Retired IAM Local 1000 member Ruth Waddell was the first African American to work at the General Electric plant in Bloomington, IL. (Credit: McLean County Museum of History)
The IAM’s 125-year history has its share of noted human rights leaders and activists, but never before has the union’s rolls been graced by a woman quite like Ruth Waddell.
Ruth, a sharp, vibrant 90-year-old retired IAM Local 1000 member, was the first African American to work at the local General Electric (GE) plant in Bloomington, IL.
The kind, but unapologetic, local human rights activist was recently honored as a “History Maker” by the McLean County Museum of History in Bloomington.
When GE came to Bloomington in 1953, Ruth, a former house cleaner, took an employment test and was hired. She was the only African-American applicant at the time. For months, she waited for a call to report to work and watched as one-by-one, each of her white female counterparts were called into training. An increasingly frustrated Ruth called and visited the GE training center nearly every day to inquire when there would be a job for her.
After months of waiting, one Wednesday morning Ruth decided she had had enough.
“They always had an excuse,” she recalled. “I just went down there one day and I told them I’m going to put this chair here and I’m going to sit right here until you put me to work.”
Ruth was in training by Monday morning.
|Retired IAM Local 1000 member Ruth Waddell, left, and IAM District 8 Business Representative Ron Stanley, right, at the McLean County Museum of History’s “History Maker” event in Bloomington, IL.|
Though faced with racial discrimination throughout much of her early days, Ruth says she picked up the work quickly and never backed down.
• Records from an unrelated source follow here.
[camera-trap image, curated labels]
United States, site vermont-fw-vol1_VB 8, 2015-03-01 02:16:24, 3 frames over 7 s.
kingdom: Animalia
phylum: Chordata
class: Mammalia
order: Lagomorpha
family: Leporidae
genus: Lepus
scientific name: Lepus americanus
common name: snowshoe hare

Her husband, Oscar Waddell, also found employment at the GE plant, and the two of them played an instrumental role in integrating IAM Local 1000, which represented GE’s blue collar workforce. Ruth would visit various communities in the Bloomington area to organize. Oftentimes, she was the only woman. She served as Shop Steward for nearly 29 years.
“Everyone came across the factory to me because they knew I was going to fight,” said Ruth with a proud chuckle. “I didn’t take any guff. I’d get right up and go to that office and raise all kinds of sand.”
During her 35 years on the job, Ruth only missed 11 days of work. She retired in 1989.
She credits her union job for helping her purchase her first home – made of brick, as she always wanted as a child – and for ensuring her secure retirement.
“The pension is good, Social Security is good and I’m in good shape. Real good shape,” she affirms.
Ruth received the City of Bloomington’s Human Relations Award in 2000. Both she and Oscar were active in the Bloomington-Normal Black History project.
After 50 years of marriage, Oscar passed away in 1990. Their daughter, Nancy, just celebrated her 68th birthday.
“Ruth’s story is one of triumph over racial discrimination,” said IAM Midwest Territory General Vice President Philip J. Gruber. “We are very proud of Ruth. She truly is a ‘History Maker’ as a human rights activist in the Midwest. In a year when we celebrate the 50th Anniversary of the March on Washington, there could have not been a better honoree than Ruth Waddell.”